Our work is backed by continuous research and monitoring. With support from Gavi, we are collaborating with academic partners, including the University for Development Studies in Ghana, Université Alassane Ouattara in Côte d’Ivoire, the Institute for Transformation in Development, and Charité – Universitätsmedizin Berlin to assess our impact over time. Initial findings are expected soon and will guide future scale-up.
The bottom line
This recognition is not just a milestone – it is evidence that health-integrated supply chains can move from ambition to execution.
Together, we’re proving that ethical sourcing isn’t a nice-to-have but a strategic direction. A health-integrated cocoa supply chain shows that it’s possible to tackle poverty, child labour, and environmental harm while improving lives at scale.
By 2027, Tony’s Chocolonely aims to be the first chocolate company to guarantee healthcare access for all farming households in its supply chain, an ambitious goal but within reach thanks to this model and the partnerships behind it.
As Tony’s Chocolonely´s CEO Douglas Lamont noted during the nomination:
We believe that as a B-Corp we should also give back to the communities from which we source.
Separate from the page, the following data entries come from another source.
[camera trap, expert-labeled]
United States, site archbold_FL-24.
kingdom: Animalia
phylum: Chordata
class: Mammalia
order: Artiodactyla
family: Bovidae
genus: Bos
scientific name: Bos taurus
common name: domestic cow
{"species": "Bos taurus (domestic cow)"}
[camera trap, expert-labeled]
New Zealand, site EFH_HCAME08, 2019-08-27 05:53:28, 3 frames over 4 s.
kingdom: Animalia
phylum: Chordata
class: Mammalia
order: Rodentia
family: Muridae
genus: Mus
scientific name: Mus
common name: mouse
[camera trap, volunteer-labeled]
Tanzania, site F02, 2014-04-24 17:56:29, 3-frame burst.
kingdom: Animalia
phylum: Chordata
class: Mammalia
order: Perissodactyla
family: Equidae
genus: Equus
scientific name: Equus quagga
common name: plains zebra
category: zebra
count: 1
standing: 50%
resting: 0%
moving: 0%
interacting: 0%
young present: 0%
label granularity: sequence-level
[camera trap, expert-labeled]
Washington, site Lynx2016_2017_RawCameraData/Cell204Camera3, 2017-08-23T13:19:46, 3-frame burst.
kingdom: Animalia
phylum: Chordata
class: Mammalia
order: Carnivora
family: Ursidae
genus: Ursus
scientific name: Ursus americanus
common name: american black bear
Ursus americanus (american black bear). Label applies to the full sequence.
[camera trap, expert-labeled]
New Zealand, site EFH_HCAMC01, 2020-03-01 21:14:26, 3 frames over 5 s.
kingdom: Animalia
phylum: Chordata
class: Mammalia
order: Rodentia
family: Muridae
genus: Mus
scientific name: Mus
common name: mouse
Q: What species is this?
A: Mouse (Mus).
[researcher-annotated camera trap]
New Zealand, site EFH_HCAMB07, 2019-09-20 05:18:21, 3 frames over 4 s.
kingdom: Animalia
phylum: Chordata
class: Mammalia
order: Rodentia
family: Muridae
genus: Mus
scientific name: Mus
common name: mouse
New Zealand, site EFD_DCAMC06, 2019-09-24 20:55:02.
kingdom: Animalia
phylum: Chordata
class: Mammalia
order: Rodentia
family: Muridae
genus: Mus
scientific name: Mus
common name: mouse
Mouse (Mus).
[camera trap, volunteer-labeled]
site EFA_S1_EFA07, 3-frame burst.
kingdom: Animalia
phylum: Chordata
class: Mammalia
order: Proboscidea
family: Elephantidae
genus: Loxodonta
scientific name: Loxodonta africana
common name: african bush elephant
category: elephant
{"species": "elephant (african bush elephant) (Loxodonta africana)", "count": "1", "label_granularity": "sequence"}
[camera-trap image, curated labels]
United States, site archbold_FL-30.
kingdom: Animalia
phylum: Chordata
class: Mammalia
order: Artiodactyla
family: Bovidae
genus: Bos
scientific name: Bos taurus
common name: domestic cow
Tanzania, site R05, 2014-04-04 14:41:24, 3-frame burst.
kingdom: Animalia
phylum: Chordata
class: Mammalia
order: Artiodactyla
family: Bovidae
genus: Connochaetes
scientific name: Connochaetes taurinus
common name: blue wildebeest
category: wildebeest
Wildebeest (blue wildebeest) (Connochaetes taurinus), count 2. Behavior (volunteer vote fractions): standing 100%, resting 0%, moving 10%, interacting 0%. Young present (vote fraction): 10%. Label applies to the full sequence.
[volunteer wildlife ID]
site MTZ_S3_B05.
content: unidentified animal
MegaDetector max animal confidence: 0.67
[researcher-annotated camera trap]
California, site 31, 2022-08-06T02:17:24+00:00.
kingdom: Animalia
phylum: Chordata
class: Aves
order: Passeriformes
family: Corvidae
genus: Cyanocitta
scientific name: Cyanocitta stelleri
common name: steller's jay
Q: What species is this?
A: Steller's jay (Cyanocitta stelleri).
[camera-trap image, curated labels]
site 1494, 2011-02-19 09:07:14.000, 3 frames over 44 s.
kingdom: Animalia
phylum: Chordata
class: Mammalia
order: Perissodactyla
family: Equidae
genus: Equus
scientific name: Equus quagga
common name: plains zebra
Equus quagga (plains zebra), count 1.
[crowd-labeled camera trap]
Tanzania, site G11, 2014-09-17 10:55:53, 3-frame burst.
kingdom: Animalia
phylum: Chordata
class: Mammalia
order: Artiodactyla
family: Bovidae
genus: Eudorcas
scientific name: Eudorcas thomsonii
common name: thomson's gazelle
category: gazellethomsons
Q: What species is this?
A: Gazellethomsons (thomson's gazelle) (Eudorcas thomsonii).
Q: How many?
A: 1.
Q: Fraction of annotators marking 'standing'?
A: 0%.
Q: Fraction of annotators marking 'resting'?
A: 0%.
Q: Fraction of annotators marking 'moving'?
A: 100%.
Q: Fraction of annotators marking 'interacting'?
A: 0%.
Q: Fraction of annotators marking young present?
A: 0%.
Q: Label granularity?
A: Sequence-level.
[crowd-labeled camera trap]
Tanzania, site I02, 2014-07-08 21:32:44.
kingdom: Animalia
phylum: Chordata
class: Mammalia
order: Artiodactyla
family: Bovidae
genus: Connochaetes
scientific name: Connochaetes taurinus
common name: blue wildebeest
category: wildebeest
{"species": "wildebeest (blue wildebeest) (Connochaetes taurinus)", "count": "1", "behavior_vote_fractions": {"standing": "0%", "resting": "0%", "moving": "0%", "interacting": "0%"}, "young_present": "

That’s why our commitment to 1% of our revenue through the Chocolonely Foundation is so important. It allows us to invest alongside our supply chain model in supporting the communities. In healthcare, in schooling, in project-enablement through the local community. So, whether it’s with Elucid and Gavi, where we’ve done a number of really important healthcare projects to lift up the local community, alongside paying living-income pricing for our cocoa, that combination has proved to be very powerful, and is a real driver of change that we’re very proud of.
Being shortlisted as one of the Top 5 out of 2,000 for the UNIDO Sustainability Award shows what is possible when purpose, transparency, and equity guide our work. This moment belongs to all partners involved.
To our partners: thank you for your courage and commitment. And to everyone pushing for a fairer supply chain, this moment is yours too. Let’s keep building it together.